The five-member Bremerton School Board of Directors isn’t used to seeing a full room of concerned citizens at their regular meetings.

While the regular calendar included no items directly concerning District policies on religious expression or disciplinary action of Coach Joe Kennedy, that didn’t stop dozens of Bremerton residents from showing up to fill the one-hour allotment of time reserved for public testimony.

School Board rules dictate that the names of individual staff or students may not be named during public testimony, shifting the conversation to a more philosophical level and leaving citizens to spar on the intent and interpretation of the First Amendment, among other things.

By rough the estimates of the applause following individual testimony, probably 7 out of 10 people in attendance supported the cause of Coach Joe Kennedy.  But several of the speakers encouraged the school district to continue in their course of action against Coach Kennedy. “He (Kennedy) deserves to be fired and banned from any further work in the district,” said Bremerton resident Terence Connors.

Other residents came to Coach Kennedy’s defense.  “When people stand up and exercise their faith … and others join them voluntarily, we should support them,” Bremerton resident David Hatzenbuehler said. “To suppress that is really standing in violation of the very principles our country was founded on.”

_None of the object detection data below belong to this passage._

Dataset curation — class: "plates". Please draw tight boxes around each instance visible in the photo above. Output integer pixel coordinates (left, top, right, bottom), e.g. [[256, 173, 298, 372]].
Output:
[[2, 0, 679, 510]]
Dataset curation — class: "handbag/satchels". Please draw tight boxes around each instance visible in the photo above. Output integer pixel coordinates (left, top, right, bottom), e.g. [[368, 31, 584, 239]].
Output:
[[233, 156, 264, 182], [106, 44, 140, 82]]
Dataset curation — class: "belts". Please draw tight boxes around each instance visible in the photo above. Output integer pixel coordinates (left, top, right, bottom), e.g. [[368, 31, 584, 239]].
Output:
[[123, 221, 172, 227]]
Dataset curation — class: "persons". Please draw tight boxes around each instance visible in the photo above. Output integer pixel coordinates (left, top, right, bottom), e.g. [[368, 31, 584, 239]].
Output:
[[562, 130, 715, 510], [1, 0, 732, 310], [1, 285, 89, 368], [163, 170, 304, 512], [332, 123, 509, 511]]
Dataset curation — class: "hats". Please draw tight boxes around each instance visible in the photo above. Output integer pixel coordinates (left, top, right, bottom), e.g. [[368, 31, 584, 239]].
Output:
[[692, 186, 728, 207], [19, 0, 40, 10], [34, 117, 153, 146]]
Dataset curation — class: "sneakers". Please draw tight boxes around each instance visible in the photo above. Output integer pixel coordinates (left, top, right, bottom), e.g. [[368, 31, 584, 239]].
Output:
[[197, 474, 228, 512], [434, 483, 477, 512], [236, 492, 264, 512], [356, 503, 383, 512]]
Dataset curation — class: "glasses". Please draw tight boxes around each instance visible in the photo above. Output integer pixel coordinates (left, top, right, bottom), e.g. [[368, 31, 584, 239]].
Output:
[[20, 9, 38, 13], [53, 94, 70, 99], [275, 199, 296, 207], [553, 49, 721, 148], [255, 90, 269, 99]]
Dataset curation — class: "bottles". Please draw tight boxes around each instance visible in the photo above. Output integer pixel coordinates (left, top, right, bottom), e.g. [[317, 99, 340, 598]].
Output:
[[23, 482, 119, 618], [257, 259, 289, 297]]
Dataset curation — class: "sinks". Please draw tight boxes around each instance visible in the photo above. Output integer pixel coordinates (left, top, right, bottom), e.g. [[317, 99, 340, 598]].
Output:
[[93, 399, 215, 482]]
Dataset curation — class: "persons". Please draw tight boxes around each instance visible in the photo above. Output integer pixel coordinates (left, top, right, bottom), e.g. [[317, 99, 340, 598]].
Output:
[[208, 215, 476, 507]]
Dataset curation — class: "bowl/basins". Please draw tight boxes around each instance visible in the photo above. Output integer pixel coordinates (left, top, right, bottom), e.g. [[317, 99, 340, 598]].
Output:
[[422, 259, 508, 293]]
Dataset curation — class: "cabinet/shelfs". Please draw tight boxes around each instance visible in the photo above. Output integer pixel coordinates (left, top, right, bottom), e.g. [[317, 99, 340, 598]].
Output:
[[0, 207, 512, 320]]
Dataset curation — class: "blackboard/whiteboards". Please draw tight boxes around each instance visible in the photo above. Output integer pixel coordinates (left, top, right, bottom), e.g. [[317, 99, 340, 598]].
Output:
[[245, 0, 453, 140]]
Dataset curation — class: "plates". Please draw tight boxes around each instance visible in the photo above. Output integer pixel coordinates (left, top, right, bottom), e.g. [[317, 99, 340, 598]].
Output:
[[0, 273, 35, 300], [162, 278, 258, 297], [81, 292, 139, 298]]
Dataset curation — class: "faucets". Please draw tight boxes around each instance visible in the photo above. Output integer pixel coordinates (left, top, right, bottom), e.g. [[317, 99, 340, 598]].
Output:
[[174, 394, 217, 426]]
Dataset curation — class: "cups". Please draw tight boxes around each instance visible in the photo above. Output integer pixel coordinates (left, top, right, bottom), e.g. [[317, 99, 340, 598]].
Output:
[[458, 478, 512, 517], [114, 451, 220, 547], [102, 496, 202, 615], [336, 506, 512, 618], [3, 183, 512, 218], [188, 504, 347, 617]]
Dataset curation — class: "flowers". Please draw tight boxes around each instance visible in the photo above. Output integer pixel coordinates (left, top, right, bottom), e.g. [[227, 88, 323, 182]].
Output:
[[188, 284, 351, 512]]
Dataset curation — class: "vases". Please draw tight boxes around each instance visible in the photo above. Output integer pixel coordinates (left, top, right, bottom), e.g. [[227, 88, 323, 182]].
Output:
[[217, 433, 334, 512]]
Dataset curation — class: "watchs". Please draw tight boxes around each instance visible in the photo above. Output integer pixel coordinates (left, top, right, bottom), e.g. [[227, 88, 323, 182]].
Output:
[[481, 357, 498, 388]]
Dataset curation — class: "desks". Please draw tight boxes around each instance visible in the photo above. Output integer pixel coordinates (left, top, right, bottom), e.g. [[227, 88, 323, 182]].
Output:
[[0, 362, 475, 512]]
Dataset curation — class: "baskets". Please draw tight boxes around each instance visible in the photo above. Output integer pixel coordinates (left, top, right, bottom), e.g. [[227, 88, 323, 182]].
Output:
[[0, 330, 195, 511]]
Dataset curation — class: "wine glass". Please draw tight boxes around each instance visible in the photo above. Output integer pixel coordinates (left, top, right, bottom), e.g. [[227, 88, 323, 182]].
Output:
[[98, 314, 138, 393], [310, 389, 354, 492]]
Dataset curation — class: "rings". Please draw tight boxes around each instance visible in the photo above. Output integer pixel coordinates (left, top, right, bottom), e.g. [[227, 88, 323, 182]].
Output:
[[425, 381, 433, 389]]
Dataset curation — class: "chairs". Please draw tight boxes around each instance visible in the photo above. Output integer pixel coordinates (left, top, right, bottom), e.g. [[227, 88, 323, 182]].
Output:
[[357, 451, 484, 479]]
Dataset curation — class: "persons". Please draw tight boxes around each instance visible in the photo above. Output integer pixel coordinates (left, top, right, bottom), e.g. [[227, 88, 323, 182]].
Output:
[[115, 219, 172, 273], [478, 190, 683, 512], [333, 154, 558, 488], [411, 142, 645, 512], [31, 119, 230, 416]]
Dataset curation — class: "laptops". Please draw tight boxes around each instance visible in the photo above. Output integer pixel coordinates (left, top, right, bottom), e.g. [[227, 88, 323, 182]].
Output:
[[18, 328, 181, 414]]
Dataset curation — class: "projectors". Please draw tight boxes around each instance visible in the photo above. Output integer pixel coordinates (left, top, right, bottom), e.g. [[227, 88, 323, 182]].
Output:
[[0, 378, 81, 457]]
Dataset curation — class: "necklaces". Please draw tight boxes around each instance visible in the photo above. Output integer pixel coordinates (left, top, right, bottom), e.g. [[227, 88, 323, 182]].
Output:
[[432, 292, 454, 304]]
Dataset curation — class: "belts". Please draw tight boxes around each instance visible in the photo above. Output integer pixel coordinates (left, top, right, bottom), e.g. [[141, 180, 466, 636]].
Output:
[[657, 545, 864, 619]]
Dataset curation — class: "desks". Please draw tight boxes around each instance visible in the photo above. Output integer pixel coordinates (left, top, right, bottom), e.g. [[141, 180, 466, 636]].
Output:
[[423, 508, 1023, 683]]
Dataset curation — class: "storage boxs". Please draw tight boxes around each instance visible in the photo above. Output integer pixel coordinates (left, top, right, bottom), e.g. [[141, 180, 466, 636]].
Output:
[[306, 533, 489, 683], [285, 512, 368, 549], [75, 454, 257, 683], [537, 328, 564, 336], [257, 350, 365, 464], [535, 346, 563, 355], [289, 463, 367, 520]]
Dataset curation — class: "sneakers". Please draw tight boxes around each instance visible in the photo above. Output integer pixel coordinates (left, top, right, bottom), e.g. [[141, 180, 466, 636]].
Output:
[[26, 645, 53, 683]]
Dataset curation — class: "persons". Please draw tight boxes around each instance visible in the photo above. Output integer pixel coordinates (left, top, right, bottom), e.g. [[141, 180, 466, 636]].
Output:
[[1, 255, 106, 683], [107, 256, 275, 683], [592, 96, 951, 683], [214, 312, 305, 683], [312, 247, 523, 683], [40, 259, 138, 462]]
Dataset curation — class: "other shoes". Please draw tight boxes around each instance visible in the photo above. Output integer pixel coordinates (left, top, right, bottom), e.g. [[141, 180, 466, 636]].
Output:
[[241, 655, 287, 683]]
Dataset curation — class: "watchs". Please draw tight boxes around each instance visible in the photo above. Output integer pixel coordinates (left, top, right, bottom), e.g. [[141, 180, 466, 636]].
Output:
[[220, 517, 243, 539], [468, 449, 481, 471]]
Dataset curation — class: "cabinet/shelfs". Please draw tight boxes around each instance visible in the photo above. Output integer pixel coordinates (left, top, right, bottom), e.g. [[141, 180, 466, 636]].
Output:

You can read some of the night’s other comments here.

While most of the speakers remained civil and reserved in their remarks on both sides of the debate, several speakers who spoke in opposition to Coach Joe showed high levels of emotion, raising their voices, crying, and, in the case of one parent, angrily slamming a thick stack of papers down on the desk of the school board directors before storming out of the hearing room.

The most striking part of the evening really had little to do with one person’s actions or demeanor.  Scattered throughout the opposition’s testimony was the prevailing notion that Coach Joe Kennedy is not just in the wrong, but that he has somehow broken the law and should face punishment — that somehow his prayer has created an unsafe environment for children.

It’s clear now that America now has very different opinions of what the freedom of religion, freedom of speech, and freedom of expression actually mean.